## TASK REQUIREMENTS
**a)** Reproduce the Xeon Phi thread word for word, everything from "I'd be happy" down to "a large extent.".
**b)** Answer these questions from the Xeon Phi thread:
(i) What extra issue is raised at the end of the first quoted paragraph?
(ii) According to the reply, how is Intel describing the Xeon Phi?
(iii) In native mode, what is the only thing that has to cross the bus?

>> Start PASSAGE

[petsc-dev] http://www.hpcwire.com/hpcwire/2012-11-12/intel_brings_manycore_x86_to_market_with_knights_corner.html

Mon Nov 12 22:16:10 CST 2012

Hi John,

> (...)
>     I fully second Jed. Computational scientists are already fighting
>     with getting scalable performance on a 'standard' multi-core
>     architecture, so I doubt that one can really obtain a gain on an
>     accelerator-architecture for any real-world application just be
>     recompilation of  existing code. Also, add the extra issue of
>     PCI-Express latency.
>
>
> Two key points here:
>
> 1) the application will have to be threaded to get good performance on
> the Xeon Phi.  I know that PETSc is moving in this direction. My thought
> was that you would have 1 MPI process on the card and 1 on each CPU and
> use threads.

I'd be happy if it were that simple, but I doubt this. Even Intel is 
saying that the Xeon Phi is an accelerator architecture rather than a 
multi-core architecture.

> 2)  The recompilation is needed to run in "Native mode".  This is not an
> offloaded computation in the GPU sense.  The entire program runs on the
> card.  All the memory is local.  You run one binary on the card, a
> different binary on the CPU.  The only thing that has to cross the bus
> is MPI communication, which should be faster than even the fastest
> network cards because it only has to cross the bus.

Hmm, that could indeed get past the latency issue to a large extent. 
Probably some OS-functionality is not available on the Xeon Phi, thus 
some redesigning would still be required. Let's see...

Best regards,
Karli

>> End PASSAGE
>> Start DATA SHOWN

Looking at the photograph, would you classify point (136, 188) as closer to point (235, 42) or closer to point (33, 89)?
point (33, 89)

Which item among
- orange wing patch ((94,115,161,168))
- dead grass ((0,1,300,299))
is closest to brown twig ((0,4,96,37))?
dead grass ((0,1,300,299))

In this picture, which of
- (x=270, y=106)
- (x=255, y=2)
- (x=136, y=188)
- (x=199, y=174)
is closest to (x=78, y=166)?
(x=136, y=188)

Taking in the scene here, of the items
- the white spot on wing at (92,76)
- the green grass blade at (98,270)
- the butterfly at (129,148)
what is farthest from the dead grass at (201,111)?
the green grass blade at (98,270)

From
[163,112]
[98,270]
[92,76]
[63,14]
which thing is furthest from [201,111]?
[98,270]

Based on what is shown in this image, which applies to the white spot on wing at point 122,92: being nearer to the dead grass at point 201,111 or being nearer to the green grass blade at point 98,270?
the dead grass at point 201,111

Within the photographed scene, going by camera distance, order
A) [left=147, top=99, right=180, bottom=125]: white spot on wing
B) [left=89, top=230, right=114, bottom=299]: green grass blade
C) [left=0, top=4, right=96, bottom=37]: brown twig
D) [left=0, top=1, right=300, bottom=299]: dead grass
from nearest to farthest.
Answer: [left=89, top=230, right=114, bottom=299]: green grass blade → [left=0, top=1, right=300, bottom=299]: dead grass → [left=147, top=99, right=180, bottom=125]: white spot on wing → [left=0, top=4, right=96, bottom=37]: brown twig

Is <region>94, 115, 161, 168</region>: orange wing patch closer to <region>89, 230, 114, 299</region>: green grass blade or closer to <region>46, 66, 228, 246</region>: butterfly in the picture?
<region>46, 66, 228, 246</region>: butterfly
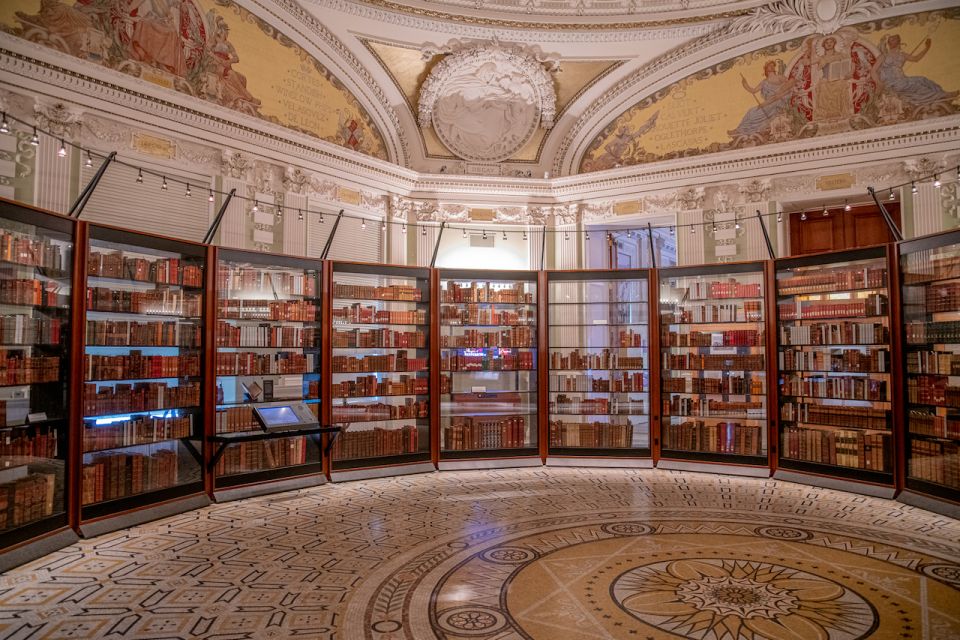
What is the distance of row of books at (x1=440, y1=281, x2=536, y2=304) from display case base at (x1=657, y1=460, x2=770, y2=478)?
3.04 metres

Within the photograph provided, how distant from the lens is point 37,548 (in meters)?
4.97

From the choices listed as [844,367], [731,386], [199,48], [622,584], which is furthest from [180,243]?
[844,367]

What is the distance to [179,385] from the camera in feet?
22.0

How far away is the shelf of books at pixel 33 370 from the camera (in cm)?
487

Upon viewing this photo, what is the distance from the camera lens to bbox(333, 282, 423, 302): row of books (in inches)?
326

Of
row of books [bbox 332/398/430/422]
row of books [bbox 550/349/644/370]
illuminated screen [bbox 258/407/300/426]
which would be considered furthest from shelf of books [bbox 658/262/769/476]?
illuminated screen [bbox 258/407/300/426]

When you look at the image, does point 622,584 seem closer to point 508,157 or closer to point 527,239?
point 527,239

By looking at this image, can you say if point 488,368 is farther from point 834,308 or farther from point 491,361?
point 834,308

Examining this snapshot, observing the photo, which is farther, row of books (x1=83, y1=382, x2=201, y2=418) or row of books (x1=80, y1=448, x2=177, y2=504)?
row of books (x1=83, y1=382, x2=201, y2=418)

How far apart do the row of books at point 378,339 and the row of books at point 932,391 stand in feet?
19.4

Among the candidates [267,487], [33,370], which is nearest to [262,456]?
[267,487]

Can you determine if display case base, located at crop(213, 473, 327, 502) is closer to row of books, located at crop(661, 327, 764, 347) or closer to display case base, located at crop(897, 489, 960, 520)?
row of books, located at crop(661, 327, 764, 347)

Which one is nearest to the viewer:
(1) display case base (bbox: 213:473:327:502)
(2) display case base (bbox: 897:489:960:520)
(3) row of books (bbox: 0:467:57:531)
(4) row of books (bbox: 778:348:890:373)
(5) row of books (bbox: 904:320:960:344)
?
(3) row of books (bbox: 0:467:57:531)

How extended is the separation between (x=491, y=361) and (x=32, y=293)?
5.62 meters
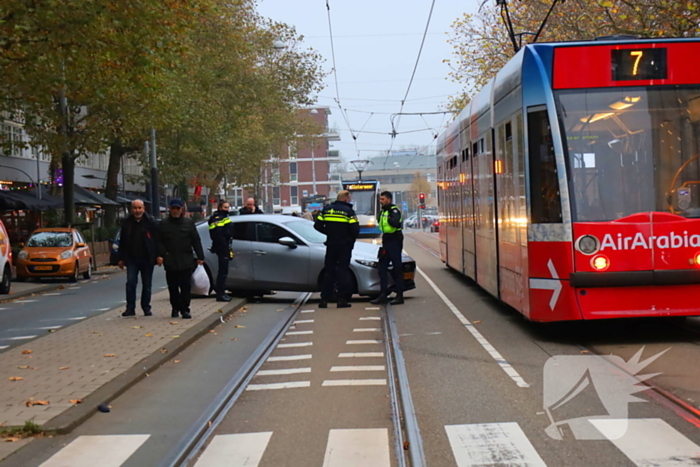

>> End DATA SHOWN

## ANSWERS TO THE TASKS
**a)**
I'd be happy if it were that simple, but I doubt this. Even Intel is 
saying that the Xeon Phi is an accelerator architecture rather than a 
multi-core architecture.

> 2)  The recompilation is needed to run in "Native mode".  This is not an
> offloaded computation in the GPU sense.  The entire program runs on the
> card.  All the memory is local.  You run one binary on the card, a
> different binary on the CPU.  The only thing that has to cross the bus
> is MPI communication, which should be faster than even the fastest
> network cards because it only has to cross the bus.

Hmm, that could indeed get past the latency issue to a large extent.

**b)**
(i) PCI-Express latency.
(ii) As an accelerator architecture rather than a multi-core architecture.
(iii) MPI communication.